-- START OF Page text --

Cambodia – S21 and the Killing Fields

I sat down to write this post and I just couldn’t. I kept rewriting paragraphs trying to bring my feelings and thoughts out but I wasn’t ready. Sometimes after experiencing something you need sometime to process. That is exactly what happened during my trip to Cambodia.

On day 2 we visited the S-21 Genocide Museum and the Killing Fields. To say these sites were moving doesn’t begin to cover it. In preparation for my trip I read “First They Killed My Father”. The book was enthralling, I highly recommend anyone traveling to Cambodia read it ahead of time. Even after all my research and prep for my trip I was not ready for the wave of emotion that hit me while visiting the S-21 Genocide Museum and the Killing Fields.

If you are visiting Cambodia set aside a day to visit both. I am a firm believer that you should always make an effort to learn the history of the places you travel. Learning about the atrocities that took place in Cambodia is upsetting, take your time as you make your way through the self guided tour, reflect on all that you learn. While at the Killing Fields I was a little unsettled, it was such a beautiful memorial but it was hard to reconcile the horrendous acts that took place there with the beautiful landscape there today. The original structures that stood at the Killing Fields during the time of the Khmer Rouge have been demolished.

There is so much to do and experience in Cambodia but it is important to take some time to learn about and pay your respects to the millions of people were killed. I had such an amazing trip in Cambodia, my visit to Angkor Wat was incredible and volunteering with Habitat for Humanity was life changing, I can’t wait to go back soon! 

PS: please be respectful when visiting these sites. I saw tons of people ignoring the no photography signs that were posted in certain areas.


Cambodia- Angkor Wat

If you went to Cambodia and didn’t visit Angkor Wat did you really go to Cambodia? In prep for my trip to Cambodia I read a lot of blog posts about what to do and what not to do. And everyone agreed you had to see Angkor Wat. Located in Siem Reap it is about 6 hours from Phnom Penh.

-- END OF Page text --
-- START OF Data excerpts --

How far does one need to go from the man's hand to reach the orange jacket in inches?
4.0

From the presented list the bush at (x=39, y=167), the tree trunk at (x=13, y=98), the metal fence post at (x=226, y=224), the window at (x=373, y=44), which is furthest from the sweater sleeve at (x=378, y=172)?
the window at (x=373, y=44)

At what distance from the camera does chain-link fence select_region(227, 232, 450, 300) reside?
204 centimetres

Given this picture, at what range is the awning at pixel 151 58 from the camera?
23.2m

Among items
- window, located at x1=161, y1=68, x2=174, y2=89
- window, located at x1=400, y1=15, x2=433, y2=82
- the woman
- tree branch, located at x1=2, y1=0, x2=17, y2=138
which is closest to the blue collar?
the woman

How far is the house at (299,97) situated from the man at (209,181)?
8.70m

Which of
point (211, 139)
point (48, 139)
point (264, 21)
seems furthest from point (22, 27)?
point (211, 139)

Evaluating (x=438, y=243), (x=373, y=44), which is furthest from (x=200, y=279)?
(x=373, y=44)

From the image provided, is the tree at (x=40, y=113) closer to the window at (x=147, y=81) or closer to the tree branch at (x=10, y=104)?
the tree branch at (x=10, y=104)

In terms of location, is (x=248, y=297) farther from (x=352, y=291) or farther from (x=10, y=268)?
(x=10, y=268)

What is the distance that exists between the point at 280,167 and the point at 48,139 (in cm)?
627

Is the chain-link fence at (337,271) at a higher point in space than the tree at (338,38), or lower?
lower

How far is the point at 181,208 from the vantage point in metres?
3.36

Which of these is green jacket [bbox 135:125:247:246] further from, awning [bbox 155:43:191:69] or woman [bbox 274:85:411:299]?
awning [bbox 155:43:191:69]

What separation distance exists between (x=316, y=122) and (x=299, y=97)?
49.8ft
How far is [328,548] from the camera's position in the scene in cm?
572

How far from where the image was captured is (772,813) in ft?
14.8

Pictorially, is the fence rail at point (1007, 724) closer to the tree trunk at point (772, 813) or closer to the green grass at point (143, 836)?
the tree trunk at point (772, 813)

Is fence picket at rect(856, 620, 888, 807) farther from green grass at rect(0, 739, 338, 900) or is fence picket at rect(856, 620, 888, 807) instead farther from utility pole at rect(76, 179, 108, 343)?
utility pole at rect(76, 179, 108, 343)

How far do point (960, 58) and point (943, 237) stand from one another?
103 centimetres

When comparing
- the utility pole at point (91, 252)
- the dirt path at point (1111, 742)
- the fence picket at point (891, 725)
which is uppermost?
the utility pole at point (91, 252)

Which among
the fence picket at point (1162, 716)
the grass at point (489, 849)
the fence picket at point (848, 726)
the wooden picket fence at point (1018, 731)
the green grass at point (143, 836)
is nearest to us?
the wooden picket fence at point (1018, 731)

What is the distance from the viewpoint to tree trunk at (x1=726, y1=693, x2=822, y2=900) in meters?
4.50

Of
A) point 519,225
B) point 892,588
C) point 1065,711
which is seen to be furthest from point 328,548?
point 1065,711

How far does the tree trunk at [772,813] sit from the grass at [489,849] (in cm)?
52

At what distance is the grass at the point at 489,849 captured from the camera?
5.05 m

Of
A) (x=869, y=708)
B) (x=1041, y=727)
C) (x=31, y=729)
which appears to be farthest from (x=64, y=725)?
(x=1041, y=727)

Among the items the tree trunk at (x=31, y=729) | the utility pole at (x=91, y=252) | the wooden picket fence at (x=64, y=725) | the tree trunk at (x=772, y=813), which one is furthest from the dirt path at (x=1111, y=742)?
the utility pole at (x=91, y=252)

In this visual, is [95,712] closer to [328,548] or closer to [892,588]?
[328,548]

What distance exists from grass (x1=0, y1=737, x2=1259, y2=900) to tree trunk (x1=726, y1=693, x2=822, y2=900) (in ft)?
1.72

-- END OF Data excerpts --
-- START OF Data excerpts --

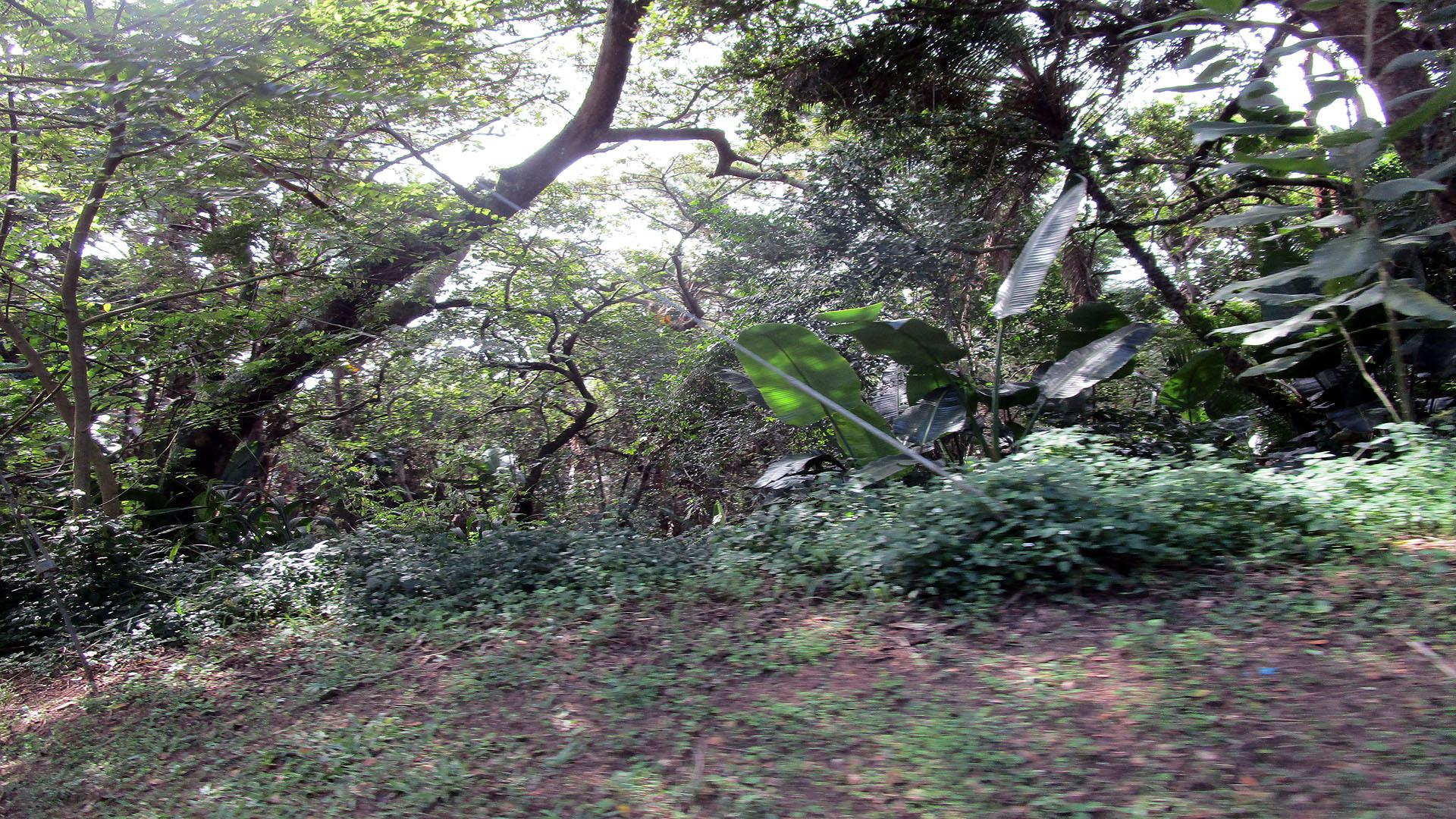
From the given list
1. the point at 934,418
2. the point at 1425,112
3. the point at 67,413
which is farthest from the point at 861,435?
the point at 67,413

-- END OF Data excerpts --

→ Task set
1. Which book does the Cambodia travel text name as the writer's preparation for the trip?
2. Write the next passage of the Cambodia travel text, picking up after its final sentence about Angkor Wat.

→ Responses in order
1. "First They Killed My Father."

2.
Aside from Angkor Wat, there is plenty to do and see in Siem Reap and I encourage you to spend a few days in the city exploring both the temples and the city. You can buy a 3 day pass to Angkor Wat, we only did one day and hired a guide but that was because we were tight on time.

If you’ve never been and are interested in the history of the temples look into hiring guide. There are so many temples and places to explore a guide can be really helpful. But be sure to leave sometime to explore on your own, there were definitely a few moments when I felt a little rushed by the guide and wished we had more exploring time. If you do a three day pass you shouldn’t have that issue though!

Do your research ahead of time, ladies knees and shoulders must be covered to enter certain parts of the temples. This is a sacred place so please always remain respectful, I am probably the worst with ‘do it for the Insta’ but don’t climb up on areas where it says no climbing. Be respectful and remember that these temples are thousands of years old and we need to be responsible for preserving them for the next generation.

My favorite temple was the Bayon Temple, the temple of the happy Buddha faces! The artistry and craftsmanship preserved in this temple is breathtaking! There is also Angkor Thom and Ta Prohm. If you make the trip to Siem Reap make the most of it and see as many temples as possible!

In addition to touring the temples we visited the Siem Reap night market, where I paid to put my feet in a tank of fish and let them eat all the dead skin off my feet! Pros my feet have never been smoother and it only cost $2. Cons it felt super super weird! We had fun checking out the Siem Reap night life, I wished we had stayed a few more days because I definitely felt safer going out in Siem Reap than in Phnom Penh. Be smart, if you’re going to go out to bars and clubs go with a friend, never accept drinks from strangers, etc you know the deal. Traveling gives us the opportunity to get out of our comfort zone, take the opportunity to do things you would t do at home. Not only did I put my feet in a tank full of fish, I ate a cricket and a tarantula leg! So push yourself to try new things, I am a firm believer that you truly find out who you are in moments when you step out of your comfort zone.

Outfit details:

Pants- Lilly Pulitzer, Shoes- TOMS, t-shirt- Primark


Cambodia – Volunteering Abroad

The past two weeks I have been in Cambodia. We did a lot of sightseeing and also a project with Habitat for Humanity. It has been an incredible experience. Right before my departure I was experiencing a lot of anxiety about the trip but I honestly can’t remember the last time I had so much fun and laughed so hard. This is my second time volunteering abroad and I wanted to answer some of the most asked questions and share some of the photos from the job site.

What program do you do this through?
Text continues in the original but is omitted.